Extracted material
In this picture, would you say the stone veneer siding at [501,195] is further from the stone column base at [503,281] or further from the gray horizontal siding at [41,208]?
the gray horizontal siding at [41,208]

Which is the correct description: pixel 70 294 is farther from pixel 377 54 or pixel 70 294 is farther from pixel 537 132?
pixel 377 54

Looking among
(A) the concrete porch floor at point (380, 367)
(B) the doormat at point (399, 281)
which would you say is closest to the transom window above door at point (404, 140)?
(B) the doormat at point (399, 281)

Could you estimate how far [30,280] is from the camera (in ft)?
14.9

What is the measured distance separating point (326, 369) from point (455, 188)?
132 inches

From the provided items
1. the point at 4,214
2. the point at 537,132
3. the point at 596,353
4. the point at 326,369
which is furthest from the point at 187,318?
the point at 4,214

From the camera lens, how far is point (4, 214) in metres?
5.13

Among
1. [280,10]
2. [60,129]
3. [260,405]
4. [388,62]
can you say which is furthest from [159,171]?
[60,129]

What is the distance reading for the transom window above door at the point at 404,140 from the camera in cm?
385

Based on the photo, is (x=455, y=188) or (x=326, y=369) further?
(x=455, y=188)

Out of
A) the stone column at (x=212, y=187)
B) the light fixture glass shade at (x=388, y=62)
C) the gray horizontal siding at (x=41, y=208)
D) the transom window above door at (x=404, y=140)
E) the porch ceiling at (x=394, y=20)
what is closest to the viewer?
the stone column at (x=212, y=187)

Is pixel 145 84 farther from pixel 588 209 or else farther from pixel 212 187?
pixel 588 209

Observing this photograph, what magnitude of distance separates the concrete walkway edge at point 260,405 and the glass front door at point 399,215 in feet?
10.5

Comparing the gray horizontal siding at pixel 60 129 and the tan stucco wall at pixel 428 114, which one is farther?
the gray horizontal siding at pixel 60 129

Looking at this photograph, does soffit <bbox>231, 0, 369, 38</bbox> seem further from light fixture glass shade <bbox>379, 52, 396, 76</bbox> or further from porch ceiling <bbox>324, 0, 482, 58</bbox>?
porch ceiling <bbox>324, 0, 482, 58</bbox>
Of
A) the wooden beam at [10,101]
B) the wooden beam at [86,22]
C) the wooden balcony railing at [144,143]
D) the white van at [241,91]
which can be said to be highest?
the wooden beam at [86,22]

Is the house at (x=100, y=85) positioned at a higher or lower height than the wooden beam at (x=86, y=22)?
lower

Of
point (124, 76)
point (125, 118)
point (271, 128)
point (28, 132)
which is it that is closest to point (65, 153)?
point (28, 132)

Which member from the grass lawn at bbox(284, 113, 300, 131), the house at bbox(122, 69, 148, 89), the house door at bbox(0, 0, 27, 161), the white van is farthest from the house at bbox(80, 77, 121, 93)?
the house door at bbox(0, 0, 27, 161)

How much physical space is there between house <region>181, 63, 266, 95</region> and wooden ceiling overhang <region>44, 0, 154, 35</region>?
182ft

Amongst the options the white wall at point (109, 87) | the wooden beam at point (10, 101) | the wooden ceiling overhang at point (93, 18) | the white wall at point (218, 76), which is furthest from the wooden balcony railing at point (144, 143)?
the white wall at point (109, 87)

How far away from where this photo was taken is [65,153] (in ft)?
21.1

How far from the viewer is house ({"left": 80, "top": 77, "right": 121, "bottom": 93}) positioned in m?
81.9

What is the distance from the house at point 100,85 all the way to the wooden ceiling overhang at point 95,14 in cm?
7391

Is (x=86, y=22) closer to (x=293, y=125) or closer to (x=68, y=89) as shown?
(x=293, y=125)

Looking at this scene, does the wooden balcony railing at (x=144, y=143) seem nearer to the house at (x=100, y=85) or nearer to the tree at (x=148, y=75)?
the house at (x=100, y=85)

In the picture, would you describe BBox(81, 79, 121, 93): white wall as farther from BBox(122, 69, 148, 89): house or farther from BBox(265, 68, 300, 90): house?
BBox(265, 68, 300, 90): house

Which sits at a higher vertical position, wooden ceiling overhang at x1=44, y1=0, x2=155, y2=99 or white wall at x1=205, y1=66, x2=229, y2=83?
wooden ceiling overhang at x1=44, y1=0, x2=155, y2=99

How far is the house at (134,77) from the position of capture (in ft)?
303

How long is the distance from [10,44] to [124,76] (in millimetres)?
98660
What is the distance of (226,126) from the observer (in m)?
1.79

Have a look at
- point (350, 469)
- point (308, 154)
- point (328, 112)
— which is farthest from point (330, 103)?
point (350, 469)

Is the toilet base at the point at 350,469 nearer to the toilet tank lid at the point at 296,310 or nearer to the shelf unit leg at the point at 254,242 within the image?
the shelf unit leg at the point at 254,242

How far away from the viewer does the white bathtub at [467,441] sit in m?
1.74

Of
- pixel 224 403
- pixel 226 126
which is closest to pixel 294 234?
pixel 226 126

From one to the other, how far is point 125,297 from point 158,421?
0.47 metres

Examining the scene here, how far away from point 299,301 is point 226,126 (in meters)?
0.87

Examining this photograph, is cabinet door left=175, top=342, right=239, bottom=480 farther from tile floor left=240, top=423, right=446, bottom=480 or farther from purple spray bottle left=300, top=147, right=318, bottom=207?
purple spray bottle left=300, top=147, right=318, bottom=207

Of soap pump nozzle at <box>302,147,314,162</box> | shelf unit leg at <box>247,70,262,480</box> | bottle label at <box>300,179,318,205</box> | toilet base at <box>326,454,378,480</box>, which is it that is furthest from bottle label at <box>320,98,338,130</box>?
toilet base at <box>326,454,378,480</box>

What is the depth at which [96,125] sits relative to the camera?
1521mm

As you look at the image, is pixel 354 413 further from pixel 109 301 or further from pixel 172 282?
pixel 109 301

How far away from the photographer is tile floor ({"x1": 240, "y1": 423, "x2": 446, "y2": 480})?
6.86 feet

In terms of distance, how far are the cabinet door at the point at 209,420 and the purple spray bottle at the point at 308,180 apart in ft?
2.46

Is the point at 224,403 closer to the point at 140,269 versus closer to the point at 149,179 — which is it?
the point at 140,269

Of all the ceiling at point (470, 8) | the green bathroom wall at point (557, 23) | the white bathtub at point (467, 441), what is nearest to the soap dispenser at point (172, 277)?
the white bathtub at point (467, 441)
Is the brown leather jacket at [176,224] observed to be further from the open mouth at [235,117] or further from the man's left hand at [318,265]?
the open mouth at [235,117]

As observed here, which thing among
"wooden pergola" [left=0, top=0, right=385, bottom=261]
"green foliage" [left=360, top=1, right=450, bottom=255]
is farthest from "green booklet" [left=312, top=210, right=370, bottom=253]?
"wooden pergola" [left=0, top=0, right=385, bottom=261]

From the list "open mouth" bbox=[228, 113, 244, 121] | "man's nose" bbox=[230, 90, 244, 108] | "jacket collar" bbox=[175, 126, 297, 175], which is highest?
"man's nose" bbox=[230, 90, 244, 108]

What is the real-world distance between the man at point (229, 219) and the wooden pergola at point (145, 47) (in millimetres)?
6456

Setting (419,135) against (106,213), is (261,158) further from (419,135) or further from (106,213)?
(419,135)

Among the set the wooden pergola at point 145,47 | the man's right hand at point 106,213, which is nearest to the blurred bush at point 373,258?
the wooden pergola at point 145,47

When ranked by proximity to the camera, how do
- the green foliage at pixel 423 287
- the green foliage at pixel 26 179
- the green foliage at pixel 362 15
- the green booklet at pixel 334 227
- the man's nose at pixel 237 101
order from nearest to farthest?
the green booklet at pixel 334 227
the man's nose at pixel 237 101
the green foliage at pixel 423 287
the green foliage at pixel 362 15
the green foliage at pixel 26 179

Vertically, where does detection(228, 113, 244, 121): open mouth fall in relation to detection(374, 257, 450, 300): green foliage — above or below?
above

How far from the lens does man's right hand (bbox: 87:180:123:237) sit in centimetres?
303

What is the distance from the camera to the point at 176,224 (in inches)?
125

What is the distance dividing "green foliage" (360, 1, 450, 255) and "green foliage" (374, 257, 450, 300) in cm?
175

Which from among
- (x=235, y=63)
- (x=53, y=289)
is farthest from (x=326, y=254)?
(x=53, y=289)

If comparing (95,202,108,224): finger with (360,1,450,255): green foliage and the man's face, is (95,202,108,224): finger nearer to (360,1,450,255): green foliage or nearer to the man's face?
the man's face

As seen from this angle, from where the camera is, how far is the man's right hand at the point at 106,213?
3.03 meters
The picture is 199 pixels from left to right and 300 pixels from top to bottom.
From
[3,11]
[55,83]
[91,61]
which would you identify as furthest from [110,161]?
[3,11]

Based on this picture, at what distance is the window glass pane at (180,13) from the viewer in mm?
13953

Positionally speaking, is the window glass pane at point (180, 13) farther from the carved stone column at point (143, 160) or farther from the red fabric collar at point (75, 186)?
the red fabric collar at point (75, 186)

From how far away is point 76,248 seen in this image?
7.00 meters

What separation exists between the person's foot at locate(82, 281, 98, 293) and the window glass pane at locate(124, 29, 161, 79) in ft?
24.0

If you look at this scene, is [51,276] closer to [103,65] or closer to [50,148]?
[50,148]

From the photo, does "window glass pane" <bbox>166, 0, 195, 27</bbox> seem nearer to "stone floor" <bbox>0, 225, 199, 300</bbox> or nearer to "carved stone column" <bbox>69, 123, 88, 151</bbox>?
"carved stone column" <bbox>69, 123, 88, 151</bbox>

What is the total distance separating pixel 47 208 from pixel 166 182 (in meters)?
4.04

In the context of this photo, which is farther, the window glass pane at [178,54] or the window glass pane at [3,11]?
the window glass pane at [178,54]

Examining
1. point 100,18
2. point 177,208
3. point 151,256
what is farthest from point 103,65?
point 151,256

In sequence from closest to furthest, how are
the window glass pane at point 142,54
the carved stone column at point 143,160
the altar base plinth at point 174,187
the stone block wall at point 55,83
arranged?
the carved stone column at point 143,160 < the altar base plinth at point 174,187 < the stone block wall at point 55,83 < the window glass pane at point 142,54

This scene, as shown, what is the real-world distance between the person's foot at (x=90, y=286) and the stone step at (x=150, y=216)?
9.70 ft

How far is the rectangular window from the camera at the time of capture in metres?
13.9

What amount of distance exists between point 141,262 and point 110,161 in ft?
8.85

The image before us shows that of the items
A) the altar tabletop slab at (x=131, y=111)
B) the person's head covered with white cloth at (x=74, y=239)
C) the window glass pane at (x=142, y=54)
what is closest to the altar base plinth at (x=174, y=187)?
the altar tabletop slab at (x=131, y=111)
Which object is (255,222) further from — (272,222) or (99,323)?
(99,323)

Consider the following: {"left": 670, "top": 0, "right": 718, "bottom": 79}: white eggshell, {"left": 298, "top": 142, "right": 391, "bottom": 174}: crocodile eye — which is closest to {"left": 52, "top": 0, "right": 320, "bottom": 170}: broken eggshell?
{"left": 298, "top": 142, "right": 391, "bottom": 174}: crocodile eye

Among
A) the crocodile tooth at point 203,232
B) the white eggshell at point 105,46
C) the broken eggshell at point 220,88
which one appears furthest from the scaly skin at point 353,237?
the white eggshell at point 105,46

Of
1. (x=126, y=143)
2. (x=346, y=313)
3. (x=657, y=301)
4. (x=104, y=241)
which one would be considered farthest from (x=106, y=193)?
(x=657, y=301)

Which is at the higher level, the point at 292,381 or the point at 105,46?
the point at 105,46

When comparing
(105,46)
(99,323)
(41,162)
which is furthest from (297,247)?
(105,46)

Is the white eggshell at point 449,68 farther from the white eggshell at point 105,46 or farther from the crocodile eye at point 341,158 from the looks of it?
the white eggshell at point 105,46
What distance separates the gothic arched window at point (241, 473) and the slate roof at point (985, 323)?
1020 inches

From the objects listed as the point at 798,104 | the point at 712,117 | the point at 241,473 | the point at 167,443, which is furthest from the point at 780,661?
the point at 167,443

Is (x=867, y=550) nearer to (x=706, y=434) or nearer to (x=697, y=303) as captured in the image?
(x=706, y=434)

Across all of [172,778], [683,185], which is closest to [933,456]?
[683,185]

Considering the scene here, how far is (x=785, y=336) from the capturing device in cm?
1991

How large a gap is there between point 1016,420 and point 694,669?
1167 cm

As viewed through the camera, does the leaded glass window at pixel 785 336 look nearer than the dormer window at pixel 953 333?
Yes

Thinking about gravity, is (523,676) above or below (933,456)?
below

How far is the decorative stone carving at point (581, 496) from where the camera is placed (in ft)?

Task details
In the records, copy out the lines from the line with "When ranked by" up to and including the line with "3.03 meters", replacing "man's right hand" with "man's right palm" and changing nothing else.

Task result
When ranked by proximity to the camera, how do
- the green foliage at pixel 423 287
- the green foliage at pixel 26 179
- the green foliage at pixel 362 15
- the green booklet at pixel 334 227
- the man's nose at pixel 237 101
order from nearest to farthest?
the green booklet at pixel 334 227
the man's nose at pixel 237 101
the green foliage at pixel 423 287
the green foliage at pixel 362 15
the green foliage at pixel 26 179

Vertically, where does detection(228, 113, 244, 121): open mouth fall in relation to detection(374, 257, 450, 300): green foliage — above or below?
above

How far from the lens does man's right palm (bbox: 87:180:123:237) sit in centimetres?
303

What is the distance from the camera to the point at 176,224 (in inches)?
125

What is the distance dividing "green foliage" (360, 1, 450, 255) and "green foliage" (374, 257, 450, 300) in cm?
175

Which from among
- (x=235, y=63)
- (x=53, y=289)
is farthest from (x=326, y=254)?
(x=53, y=289)

If comparing (95,202,108,224): finger with (360,1,450,255): green foliage and the man's face, is (95,202,108,224): finger nearer to (360,1,450,255): green foliage or nearer to the man's face?
the man's face

As seen from this angle, from where the camera is, how far is the man's right palm at the point at 106,213?
3.03 meters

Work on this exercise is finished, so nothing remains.